The real problem is that anyone with half an ounce of common sense could see
that the proposed provisions put the spotlight of responsibility firmly on the
men in the suits, and for the first time, gave prosecutors a chance of bringing
these men to justice.
Well,
we can’t have that can we? I mean, how could the protected species go about
their daily gilded existence, all the time wondering if they were going to be
given their just deserts for a change?
No,
time to go and have a chat to George, who had already agreed to other changes
designed to water down the regulatory process in the name of releasing ‘red
tape’!
That
is what I mean when I say that George is unwittingly helping members of his
class and milieu to facilitate financial crme. George likes bankers because
they are nice chaps, and he wants them to help grow the economy.
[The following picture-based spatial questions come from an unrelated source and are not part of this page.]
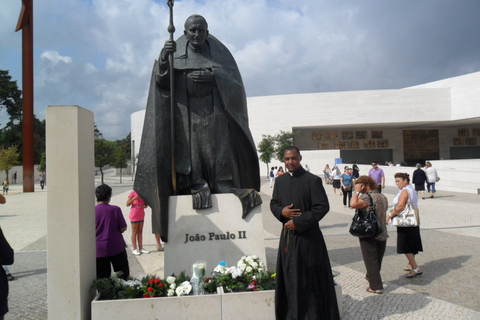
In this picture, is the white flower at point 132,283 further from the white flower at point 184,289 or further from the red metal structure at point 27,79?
the red metal structure at point 27,79

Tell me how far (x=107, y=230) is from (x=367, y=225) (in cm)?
313

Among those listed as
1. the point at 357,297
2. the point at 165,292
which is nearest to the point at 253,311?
the point at 165,292

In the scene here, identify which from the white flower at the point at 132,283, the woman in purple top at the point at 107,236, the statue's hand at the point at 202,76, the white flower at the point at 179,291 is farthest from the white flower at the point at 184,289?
the statue's hand at the point at 202,76

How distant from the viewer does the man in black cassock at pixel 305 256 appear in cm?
321

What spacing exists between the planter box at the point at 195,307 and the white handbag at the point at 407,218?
268 cm

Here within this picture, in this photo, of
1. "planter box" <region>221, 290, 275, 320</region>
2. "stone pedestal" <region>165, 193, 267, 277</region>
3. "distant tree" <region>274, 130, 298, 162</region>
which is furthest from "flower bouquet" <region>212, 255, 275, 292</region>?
"distant tree" <region>274, 130, 298, 162</region>

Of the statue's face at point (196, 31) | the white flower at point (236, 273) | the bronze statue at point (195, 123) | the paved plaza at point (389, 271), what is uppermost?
the statue's face at point (196, 31)

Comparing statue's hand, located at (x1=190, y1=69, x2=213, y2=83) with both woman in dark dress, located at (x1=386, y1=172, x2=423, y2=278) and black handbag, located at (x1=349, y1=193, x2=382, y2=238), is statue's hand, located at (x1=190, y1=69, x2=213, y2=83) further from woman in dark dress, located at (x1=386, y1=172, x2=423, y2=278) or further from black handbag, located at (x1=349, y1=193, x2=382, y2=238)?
woman in dark dress, located at (x1=386, y1=172, x2=423, y2=278)

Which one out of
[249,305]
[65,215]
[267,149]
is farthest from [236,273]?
[267,149]

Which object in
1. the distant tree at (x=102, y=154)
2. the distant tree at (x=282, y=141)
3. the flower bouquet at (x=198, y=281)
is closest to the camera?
the flower bouquet at (x=198, y=281)

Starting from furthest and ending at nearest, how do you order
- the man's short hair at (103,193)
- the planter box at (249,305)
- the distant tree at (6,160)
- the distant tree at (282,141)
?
the distant tree at (282,141), the distant tree at (6,160), the man's short hair at (103,193), the planter box at (249,305)

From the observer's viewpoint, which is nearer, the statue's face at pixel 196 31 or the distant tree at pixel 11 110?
the statue's face at pixel 196 31

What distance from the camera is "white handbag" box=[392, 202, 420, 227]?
5.27 meters

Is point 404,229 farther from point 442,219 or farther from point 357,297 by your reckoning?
point 442,219
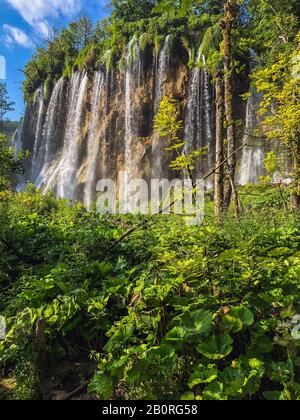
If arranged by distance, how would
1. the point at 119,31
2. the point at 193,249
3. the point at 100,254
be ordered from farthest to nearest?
the point at 119,31
the point at 100,254
the point at 193,249

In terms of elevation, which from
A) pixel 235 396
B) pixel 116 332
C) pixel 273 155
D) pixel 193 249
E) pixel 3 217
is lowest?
pixel 235 396

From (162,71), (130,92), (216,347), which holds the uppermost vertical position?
(162,71)

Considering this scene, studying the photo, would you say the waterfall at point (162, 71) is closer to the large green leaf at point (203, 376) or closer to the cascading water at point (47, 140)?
the cascading water at point (47, 140)

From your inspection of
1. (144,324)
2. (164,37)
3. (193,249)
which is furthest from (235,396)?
(164,37)

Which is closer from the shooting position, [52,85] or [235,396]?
[235,396]

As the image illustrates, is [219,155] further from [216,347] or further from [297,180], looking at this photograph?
[216,347]

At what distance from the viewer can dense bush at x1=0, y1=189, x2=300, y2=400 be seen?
98.7 inches

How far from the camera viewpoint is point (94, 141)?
25.4 meters

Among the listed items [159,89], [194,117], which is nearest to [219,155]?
[194,117]

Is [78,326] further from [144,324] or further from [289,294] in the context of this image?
[289,294]

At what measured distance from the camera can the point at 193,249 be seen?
4160 mm

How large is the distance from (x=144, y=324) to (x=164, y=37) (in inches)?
901

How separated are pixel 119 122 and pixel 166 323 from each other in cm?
2273

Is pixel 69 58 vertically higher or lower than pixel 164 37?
higher
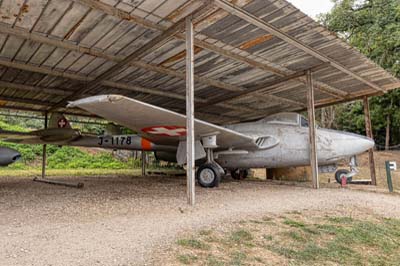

If that means
bringing in a lot of dirty money, well as long as no-one rubs his nose in it, George will more than likely be prepared
to turn a blind eye.
All
the time his Treasury officials are telling him that they are working to help
to “restore trust in Britain’s financial services sector and ensuring that
“tough standards of personal responsibility and accountability apply beyond
banking and across the entire financial services industry, well then, no doubt
George will believe them!
Good
old George!
1 comment:
This is staggering stuff but not at all surprising!Thanks for helping to demistfy a situation that most of us had always suspected was the norm!